As for the Fed’s slow withdrawal of liquidity, first it is excess liquidity not being utilized and second it is excess liquidity not being utilized (emphasis). See the Federal Reserve chart on the left which shows the near exact correlation of the adjusted monetary base (all the money in the system) and the M2 money supply (bank loans) until the Fed began QE 1, 2, and 3 (blue line) while banks continued to lend at the same 6% to 7% annual growth rate. It is not that banks are not lending, they just have not kept up with the Fed’s 30% per year growth. What happened is the Fed created money (Quantitative Easing) and injected it into the system via the purchase of U.S. Treasury bonds and the purchase of mortgage-backed securities, but the banks did not use that excess. Hence, I see no reason there should be a hit to the economy when this money is withdrawn, if in fact it ever is. Tapering just means that the Fed will grow the Monetary Base at a slower rate, it does not deal with the excess money still available. It is important to remember that profits, not central banks, drive the stock market higher.
I believe there is a good chance that should the Fed announce another taper of $10 Billion per month after the FOMC meeting at the end of this month (from $85B/mo. to $75B in December and down to $65B at the end of this month), there will likely be several market reactions. The most prevalent will likely be a strengthening of the dollar and another hit to bonds, as the long yields will likely rise. This will likely cause gold to retreat from its recent $1240/ounce range and emerging markets will probably take a hit as the carry trade further unwinds (traders who borrow at low rates here and invest at higher rates in emerging economies). They get hit by both increased rates here and a dollar that strengthens against the currency of the country in which they invested.
After that settles, perhaps after a third taper at the March FOMC meeting, some emerging markets will very likely be very attractive, and perhaps, gold too. We have been developing our wish list of companies in various countries which are very attractive now and likely to be bargains after such events play out.
Well capitalized banks and insurance companies should benefit in a rising interest rate environment and airlines should continue to reap benefits from their recent mergers and declining fuel costs. We will continue to be invested in these until the landscape changes.
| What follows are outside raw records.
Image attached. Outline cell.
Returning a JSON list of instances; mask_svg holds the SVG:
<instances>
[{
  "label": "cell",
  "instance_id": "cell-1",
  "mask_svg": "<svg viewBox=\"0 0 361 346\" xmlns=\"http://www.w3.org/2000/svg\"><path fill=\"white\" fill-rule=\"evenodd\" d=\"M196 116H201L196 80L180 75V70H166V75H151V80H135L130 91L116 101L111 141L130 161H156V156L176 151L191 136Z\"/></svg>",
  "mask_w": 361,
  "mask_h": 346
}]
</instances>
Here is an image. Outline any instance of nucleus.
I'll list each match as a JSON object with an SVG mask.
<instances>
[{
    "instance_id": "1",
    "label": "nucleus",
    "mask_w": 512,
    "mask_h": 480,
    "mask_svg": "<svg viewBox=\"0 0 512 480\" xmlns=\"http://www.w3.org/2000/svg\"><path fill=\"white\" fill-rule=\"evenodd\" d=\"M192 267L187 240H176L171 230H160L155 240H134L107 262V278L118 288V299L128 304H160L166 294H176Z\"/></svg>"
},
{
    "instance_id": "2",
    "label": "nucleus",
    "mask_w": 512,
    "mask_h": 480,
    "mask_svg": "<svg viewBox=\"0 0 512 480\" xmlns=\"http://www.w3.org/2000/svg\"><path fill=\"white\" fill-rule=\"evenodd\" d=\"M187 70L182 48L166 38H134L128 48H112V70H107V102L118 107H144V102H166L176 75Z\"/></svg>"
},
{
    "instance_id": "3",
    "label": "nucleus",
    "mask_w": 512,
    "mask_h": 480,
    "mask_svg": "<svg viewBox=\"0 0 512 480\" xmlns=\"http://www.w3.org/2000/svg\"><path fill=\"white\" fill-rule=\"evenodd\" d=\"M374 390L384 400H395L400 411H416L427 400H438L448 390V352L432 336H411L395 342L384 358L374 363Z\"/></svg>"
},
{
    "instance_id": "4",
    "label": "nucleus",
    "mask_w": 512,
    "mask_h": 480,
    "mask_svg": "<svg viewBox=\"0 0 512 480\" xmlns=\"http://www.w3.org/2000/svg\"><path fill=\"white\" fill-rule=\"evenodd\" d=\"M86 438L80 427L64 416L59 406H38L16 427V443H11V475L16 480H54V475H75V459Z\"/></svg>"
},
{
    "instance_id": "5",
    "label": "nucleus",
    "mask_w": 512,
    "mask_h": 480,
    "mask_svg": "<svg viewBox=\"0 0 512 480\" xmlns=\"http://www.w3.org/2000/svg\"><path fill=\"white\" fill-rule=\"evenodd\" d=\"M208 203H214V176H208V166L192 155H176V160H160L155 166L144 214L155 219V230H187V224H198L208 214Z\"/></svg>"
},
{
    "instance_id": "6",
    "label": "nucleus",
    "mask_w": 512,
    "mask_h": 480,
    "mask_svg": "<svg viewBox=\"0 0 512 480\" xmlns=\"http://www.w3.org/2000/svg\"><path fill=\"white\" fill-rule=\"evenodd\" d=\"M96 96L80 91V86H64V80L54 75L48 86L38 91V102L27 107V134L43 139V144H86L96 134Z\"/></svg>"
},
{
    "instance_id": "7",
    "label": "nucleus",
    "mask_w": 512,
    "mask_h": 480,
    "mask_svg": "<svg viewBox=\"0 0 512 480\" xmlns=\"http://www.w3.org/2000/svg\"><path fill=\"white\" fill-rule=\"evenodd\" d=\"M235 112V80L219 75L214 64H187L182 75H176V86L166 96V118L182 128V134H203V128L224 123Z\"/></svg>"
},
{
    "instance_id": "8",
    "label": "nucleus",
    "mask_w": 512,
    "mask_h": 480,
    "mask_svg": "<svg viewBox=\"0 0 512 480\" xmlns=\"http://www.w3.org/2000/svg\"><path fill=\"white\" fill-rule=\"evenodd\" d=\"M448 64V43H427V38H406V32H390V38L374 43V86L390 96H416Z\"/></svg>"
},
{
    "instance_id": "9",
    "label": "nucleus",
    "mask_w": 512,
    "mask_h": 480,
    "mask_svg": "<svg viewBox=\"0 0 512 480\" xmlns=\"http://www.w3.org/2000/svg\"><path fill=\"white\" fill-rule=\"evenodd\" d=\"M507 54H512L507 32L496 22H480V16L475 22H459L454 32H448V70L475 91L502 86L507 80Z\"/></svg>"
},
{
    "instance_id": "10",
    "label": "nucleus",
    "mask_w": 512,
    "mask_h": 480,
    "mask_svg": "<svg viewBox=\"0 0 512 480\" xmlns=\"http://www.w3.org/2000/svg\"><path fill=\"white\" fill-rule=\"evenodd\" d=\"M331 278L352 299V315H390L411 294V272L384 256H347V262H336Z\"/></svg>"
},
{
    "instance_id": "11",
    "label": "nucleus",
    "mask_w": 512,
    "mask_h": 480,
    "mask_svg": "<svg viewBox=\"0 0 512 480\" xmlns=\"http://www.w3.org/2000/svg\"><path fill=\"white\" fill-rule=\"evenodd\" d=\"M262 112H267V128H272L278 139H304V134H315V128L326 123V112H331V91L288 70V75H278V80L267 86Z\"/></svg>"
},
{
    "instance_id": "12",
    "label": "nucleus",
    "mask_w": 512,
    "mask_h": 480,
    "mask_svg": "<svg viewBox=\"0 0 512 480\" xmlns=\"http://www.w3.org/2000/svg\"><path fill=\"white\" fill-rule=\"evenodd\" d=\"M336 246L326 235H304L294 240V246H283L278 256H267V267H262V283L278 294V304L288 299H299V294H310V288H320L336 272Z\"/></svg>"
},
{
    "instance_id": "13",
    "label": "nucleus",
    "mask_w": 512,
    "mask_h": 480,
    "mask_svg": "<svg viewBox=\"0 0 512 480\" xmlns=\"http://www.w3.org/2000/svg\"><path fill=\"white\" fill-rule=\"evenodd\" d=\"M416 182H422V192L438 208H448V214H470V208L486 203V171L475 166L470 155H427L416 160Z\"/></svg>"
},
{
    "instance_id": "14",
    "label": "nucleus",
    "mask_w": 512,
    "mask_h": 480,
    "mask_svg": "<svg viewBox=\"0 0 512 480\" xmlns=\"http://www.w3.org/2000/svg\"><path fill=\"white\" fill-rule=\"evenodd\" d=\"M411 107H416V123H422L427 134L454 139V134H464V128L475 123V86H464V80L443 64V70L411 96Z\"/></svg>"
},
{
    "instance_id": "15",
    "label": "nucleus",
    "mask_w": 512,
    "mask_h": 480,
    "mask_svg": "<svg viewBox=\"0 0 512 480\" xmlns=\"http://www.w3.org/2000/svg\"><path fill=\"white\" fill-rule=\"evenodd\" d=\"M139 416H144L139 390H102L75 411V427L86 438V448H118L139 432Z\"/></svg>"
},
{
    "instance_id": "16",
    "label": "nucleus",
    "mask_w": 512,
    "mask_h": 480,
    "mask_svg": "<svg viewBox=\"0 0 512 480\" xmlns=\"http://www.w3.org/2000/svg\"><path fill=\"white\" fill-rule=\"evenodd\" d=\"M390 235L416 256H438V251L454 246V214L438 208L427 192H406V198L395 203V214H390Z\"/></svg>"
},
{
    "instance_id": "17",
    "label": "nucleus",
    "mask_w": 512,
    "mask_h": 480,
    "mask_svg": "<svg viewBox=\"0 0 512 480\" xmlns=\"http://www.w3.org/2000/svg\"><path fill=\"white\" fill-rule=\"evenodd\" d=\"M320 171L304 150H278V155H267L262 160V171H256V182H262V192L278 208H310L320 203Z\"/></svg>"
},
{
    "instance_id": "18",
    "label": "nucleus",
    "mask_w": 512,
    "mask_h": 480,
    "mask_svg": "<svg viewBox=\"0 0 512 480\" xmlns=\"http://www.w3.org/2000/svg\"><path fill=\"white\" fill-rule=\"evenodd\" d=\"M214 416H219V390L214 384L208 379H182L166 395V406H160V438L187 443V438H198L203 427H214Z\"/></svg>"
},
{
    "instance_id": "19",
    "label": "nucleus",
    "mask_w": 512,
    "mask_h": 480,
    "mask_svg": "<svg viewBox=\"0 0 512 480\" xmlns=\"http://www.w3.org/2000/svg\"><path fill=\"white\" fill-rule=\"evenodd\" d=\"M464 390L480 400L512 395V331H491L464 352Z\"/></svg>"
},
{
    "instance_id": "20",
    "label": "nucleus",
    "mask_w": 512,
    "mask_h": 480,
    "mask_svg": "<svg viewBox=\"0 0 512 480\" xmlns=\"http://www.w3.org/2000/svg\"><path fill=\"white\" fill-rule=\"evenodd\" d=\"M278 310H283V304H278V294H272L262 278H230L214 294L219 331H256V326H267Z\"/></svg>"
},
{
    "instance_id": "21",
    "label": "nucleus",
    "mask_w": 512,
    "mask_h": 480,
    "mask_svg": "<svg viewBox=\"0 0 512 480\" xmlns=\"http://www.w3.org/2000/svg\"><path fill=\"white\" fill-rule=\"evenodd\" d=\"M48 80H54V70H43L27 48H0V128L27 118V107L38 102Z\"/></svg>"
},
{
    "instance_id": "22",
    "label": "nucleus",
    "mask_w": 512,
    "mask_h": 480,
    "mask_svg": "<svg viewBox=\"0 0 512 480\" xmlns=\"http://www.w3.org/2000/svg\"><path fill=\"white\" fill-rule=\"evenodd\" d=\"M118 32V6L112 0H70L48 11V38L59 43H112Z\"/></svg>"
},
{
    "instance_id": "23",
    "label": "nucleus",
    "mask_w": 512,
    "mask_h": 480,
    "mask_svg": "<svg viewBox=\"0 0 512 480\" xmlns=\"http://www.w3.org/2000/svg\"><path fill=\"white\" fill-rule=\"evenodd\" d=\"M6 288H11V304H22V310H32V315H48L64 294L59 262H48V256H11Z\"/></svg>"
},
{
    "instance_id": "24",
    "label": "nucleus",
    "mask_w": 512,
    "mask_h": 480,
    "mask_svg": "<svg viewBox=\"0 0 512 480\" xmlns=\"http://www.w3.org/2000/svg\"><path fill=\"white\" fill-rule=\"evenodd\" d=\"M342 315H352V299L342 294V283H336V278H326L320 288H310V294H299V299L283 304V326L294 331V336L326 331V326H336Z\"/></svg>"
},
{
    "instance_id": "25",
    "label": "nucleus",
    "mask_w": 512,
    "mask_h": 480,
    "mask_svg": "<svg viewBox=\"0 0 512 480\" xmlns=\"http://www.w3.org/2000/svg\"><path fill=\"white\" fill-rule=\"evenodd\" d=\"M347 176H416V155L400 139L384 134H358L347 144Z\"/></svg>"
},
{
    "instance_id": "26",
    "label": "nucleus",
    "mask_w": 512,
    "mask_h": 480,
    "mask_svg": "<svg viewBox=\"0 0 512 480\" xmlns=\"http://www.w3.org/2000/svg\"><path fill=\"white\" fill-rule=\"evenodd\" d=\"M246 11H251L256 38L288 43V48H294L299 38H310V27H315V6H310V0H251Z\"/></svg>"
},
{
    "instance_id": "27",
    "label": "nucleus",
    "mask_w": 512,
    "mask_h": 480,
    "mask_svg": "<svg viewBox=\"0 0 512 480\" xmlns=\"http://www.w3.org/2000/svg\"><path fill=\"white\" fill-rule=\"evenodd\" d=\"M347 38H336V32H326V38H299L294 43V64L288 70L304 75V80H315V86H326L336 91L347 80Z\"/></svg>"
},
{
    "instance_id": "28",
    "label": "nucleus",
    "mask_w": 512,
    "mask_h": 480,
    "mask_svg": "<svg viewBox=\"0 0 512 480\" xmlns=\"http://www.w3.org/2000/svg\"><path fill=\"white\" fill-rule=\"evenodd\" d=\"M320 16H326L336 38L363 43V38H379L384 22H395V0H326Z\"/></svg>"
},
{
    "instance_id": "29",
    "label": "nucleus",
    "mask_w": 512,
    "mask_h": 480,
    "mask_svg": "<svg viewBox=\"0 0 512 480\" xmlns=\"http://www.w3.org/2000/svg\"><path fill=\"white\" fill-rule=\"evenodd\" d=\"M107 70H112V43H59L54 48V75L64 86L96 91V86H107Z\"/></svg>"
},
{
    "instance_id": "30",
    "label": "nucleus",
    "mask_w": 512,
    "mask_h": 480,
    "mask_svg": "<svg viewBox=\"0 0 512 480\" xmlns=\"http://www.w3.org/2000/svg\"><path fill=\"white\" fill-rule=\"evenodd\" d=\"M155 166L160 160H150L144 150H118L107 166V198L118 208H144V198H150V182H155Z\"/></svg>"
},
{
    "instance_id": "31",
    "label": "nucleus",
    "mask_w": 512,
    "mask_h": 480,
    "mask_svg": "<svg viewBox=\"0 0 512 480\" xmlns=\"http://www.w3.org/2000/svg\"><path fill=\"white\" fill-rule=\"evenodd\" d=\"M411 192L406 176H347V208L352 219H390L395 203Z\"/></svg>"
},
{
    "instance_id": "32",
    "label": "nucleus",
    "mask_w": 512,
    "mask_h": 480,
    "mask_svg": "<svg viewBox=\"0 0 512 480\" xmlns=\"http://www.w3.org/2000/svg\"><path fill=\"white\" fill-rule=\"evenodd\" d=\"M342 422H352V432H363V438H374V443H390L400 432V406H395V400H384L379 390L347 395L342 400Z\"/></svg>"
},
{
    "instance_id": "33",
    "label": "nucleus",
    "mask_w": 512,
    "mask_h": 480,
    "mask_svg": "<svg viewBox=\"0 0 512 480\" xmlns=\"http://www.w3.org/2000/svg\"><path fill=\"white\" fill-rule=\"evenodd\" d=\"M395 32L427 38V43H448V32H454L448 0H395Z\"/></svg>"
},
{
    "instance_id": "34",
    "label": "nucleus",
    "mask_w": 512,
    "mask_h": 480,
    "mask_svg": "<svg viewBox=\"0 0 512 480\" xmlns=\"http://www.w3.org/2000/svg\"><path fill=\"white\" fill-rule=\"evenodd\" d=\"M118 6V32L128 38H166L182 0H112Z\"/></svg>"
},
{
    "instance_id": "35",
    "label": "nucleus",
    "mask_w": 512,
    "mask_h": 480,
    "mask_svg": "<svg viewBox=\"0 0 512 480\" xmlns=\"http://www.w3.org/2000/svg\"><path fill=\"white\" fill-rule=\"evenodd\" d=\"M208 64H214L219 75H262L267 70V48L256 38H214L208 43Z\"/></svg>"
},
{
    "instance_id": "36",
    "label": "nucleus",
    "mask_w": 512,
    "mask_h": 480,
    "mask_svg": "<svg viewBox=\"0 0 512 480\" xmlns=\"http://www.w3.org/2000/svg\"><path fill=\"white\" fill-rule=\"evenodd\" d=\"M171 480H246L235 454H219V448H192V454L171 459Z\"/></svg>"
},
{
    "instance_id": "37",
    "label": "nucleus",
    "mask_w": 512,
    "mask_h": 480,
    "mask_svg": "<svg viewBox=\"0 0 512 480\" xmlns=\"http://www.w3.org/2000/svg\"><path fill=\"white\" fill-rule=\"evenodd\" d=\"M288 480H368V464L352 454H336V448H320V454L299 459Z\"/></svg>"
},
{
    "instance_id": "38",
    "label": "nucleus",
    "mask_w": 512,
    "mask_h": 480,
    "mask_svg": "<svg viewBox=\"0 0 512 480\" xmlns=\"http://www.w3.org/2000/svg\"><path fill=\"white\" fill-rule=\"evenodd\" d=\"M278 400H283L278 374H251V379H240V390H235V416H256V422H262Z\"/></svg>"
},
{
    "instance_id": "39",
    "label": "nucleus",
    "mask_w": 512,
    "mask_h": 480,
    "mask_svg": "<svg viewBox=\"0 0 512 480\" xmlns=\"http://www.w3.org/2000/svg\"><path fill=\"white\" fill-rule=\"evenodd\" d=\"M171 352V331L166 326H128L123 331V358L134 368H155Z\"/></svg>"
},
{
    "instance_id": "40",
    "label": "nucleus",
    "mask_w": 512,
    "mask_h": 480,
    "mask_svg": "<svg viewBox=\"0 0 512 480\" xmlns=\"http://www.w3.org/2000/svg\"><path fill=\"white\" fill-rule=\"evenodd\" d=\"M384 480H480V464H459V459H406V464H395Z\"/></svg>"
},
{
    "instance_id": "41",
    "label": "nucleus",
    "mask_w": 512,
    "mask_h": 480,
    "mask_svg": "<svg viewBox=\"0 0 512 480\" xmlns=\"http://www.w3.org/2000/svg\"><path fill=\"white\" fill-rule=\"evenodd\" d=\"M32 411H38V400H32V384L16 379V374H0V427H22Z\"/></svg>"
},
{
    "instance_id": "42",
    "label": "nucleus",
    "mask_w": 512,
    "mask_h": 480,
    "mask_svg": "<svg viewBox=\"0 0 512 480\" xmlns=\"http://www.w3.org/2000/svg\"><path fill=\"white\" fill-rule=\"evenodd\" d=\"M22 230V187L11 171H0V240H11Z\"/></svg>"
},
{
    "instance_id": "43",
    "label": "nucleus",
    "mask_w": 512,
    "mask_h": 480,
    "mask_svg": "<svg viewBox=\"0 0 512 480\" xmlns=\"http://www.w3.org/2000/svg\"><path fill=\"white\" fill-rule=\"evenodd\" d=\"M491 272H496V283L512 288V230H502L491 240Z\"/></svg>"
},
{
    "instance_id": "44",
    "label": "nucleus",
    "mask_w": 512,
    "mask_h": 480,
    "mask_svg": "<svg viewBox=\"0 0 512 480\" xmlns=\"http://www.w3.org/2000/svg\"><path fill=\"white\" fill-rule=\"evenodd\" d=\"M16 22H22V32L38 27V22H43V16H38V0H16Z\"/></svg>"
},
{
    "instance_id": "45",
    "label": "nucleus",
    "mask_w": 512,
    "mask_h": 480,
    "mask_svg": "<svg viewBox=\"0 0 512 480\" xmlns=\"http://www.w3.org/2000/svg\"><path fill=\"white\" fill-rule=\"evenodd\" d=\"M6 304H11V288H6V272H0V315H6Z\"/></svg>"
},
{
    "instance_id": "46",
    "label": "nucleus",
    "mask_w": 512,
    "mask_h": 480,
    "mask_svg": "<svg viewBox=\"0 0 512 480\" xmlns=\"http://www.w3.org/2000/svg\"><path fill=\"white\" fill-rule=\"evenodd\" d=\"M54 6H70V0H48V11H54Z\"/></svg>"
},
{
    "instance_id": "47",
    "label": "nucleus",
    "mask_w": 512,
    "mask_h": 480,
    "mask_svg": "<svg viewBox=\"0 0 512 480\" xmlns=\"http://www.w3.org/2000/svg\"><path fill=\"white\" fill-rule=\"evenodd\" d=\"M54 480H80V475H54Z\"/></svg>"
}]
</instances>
Many biotech companies are nearing big paydays for breakthrough drugs and equipment, so we continue to find those and enlist some of the best analytical information available to help find them. We will also maintain our long position in the Japanese (Nikkei) market, combined with a short position on the yen.
There is also a pent-up demand for industrial and technology equipment as little has been invested in either over the past six years. Clean water technologies, social media companies with the ability to monetize their users, and transformational technology companies are just a few additional areas that offer opportunity. We continue to favor the picks and shovel companies in the energy sector (suppliers of drill bits, fracking materials, and pipe) while avoiding the big exploration companies which are hurt by the lower oil prices. Finally, there are many overseas growth companies, priced at very attractive valuations. We continue to add the European, Asian and some companies from Mexico. As mentioned above, there may be other opportunities abroad in the near future.
So, the opportunity is there, and at this moment I do not see any valid reason to fear it. We will continue to take a conservative approach while maintaining the goal of maximizing profits. Of course, we always maintain our ability to change our opinion if the facts change (as we have done so many times in the past).